Time has yet to tell, but as of this morning he acknowledged that he was done nursing.

We have been talking about it for awhile with him, almost daily since before his fourth birthday. I am about to start taking medicine for my narcolepsy again, so my milk is going to become not-drinkable. My husband has been vocal about E weaning for probably a half a year. I would cringe when he would flat out say to E that he didn't need to nurse and he should just stop already. But E could always turn around and nurse, so I think it was just something he heard and rejected. It was not his reality.

It was a surprise that E has nursed so long. We wanted him to make the choice to stop for a lot of reasons. Our expectations for how long it would last were mainly based on my husband's childhood. The story we have heard from Marc's mother was that when Marc was 3.5 years old, he and his mom had a rational and logic filled discussion about how he did not need to nurse anymore. And at 3.5 years he agreed to stop. My husband is the only person I know that has a story like that. So we thought we could remake history. We thought that E loved to nurse so much that he should be allowed the opportunity to follow in his dad's footsteps.

But at 3.5 years E was not ready to wean. He understood what it meant and wanted nothing to do with it.

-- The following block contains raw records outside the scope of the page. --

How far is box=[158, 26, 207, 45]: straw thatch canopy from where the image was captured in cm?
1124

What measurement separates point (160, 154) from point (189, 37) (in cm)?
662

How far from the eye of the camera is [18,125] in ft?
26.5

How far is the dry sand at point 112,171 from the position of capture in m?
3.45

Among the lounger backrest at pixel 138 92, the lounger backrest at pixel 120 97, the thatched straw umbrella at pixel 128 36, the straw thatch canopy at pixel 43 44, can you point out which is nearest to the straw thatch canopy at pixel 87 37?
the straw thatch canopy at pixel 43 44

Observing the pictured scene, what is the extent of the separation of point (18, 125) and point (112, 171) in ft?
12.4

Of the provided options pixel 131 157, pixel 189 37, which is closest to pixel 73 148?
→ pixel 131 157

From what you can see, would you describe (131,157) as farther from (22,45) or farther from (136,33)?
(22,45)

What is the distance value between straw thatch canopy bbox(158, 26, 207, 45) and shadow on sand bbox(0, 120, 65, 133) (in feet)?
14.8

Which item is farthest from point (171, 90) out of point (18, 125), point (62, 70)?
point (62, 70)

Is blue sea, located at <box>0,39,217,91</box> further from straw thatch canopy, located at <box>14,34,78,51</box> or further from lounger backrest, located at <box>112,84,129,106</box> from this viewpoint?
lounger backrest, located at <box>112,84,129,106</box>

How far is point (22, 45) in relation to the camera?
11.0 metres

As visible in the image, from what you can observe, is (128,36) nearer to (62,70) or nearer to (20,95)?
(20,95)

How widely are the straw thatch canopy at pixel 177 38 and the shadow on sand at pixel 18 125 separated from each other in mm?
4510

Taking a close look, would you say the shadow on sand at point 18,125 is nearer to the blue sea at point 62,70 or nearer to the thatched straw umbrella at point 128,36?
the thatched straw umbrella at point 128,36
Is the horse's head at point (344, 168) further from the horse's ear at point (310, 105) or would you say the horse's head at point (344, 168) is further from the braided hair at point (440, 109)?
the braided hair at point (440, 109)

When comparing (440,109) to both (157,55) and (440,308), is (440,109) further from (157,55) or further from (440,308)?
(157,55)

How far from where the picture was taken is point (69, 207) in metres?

We did the don't offer, don't refuse thing since before he turned 2. We did a don't offer, feel free to refuse thing since I was pregnant with L.

And then this morning, like many mornings, E wanted to nurse and I wanted to sleep. And I told him he had to wait. Sometimes he waits, sometimes he leaves to eat breakfast. This morning he waited and asked again. And I said the same thing I have been saying lately:
"What will you do when you can't nurse anymore? because soon you won't be able to drink my milk."
And as usual he said nothing except that he wanted to nurse. So, I said:
"What if this is the last time you ever nurse?"
And he said OK. So I repeated mt statement, but saying it more explicitly because I was surprised by his response. And he agreed again.
So I let him nurse. And while he nursed I made up a song about how he was having his last nurse because he was "fear oars" (that is how he says "four years"-his age... because he says it the danish way with the english s). And he is big and strong (adjectives he uses to describe himself regularly) and ready to become a cuddler instead of a nurser...
And when I stopped singing, E asked me to sing it again. Which I, of course, did. And during the second rendition he broke his latch and said he was done. And we left the bed together and went down to L and Marc and I made a big deal about how E was done nursing. And E also said he was done.

So time will tell. But now that I have confirmation from E that he has had his last nurse AND a song to sing as a reminder if he asks to nurse again. I think I am now going to not offer and refuse (nicely).

L has to be weaned too, but he should be a lot easier. Mostly because he is much less interested in nursing and also because he is not old enough to flat out refuse to be weaned.